While many did not think he was worth the price Best Buy paid for him, new CEO Hubert Joly stood out at his first annual meeting with investors. According to the Star Tribune, Joly’s short, succinct, and direct answers were met with positive reactions from investors.
From the article:
His back-to-basics approach has ultimately won over shareholders, as they voted to approve his compensation in a nonbinding “Say on Pay.” The retailer said Thursday that a preliminary count of ballots showed that 83 percent of shareholders said “yes” on Joly’s compensation.
The approval comes despite the objection of Institutional Shareholders Services (ISS). The prominent firm, which advises shareholders on proxy matters, recommended a “no” vote, partly due to its argument that Joly’s $20 million in stock and cash wasn’t linked to any future performance goals. Best Buy officials, however, say they needed to pay Joly the package to compensate him for the money he lost when he left Carlson to join the retailer.
Joly’s appeal has been his Renew Blue strategy: Best Buy doesn’t necessarily need to re-invent the wheel so much as it needs the wheel to roll more smoothly. The retailer needs to devote more space in stores to higher-growth products and its website needs to convert more visitors to paying customers.
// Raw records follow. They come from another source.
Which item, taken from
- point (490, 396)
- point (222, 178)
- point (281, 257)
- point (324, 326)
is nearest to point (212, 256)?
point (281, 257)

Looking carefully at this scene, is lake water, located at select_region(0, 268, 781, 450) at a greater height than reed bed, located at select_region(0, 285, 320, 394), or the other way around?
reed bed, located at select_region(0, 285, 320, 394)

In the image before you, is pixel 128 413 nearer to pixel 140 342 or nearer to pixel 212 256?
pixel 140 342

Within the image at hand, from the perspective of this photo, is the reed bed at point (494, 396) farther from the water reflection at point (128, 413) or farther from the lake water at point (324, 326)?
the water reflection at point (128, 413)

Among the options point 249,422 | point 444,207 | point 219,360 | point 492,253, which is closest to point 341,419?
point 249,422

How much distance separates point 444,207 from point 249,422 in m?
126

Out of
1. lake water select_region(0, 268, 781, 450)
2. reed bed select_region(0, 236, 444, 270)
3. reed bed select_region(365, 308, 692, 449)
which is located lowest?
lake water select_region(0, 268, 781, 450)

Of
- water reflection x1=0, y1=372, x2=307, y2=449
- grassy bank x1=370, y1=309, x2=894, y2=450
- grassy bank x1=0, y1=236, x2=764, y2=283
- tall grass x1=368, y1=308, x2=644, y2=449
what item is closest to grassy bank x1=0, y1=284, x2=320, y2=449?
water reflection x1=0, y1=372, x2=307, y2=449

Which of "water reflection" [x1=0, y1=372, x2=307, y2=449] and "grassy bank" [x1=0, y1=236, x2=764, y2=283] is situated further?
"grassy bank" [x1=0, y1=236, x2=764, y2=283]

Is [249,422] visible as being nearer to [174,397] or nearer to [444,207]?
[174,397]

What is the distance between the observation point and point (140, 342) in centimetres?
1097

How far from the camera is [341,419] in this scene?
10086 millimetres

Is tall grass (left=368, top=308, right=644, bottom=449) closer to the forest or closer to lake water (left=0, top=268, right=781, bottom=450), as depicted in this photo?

The company’s distribution centers need to supply merchandise to both stores and online customers.
“It sounds like common sense, but is meaningful,” Joly said.
So far, so good: Sales have stabilized, expenses are down, and the stock price has more than doubled since last December.
“Joly deserves a lot of credit for the plan they have put into place,” said Brian Yarbrough, a retail analyst with Edward Jones Investment in St. Louis. “He has done a good job training the employees and trying to understand the customer better. He has been open to shareholders, doing a good job at communicating with them.”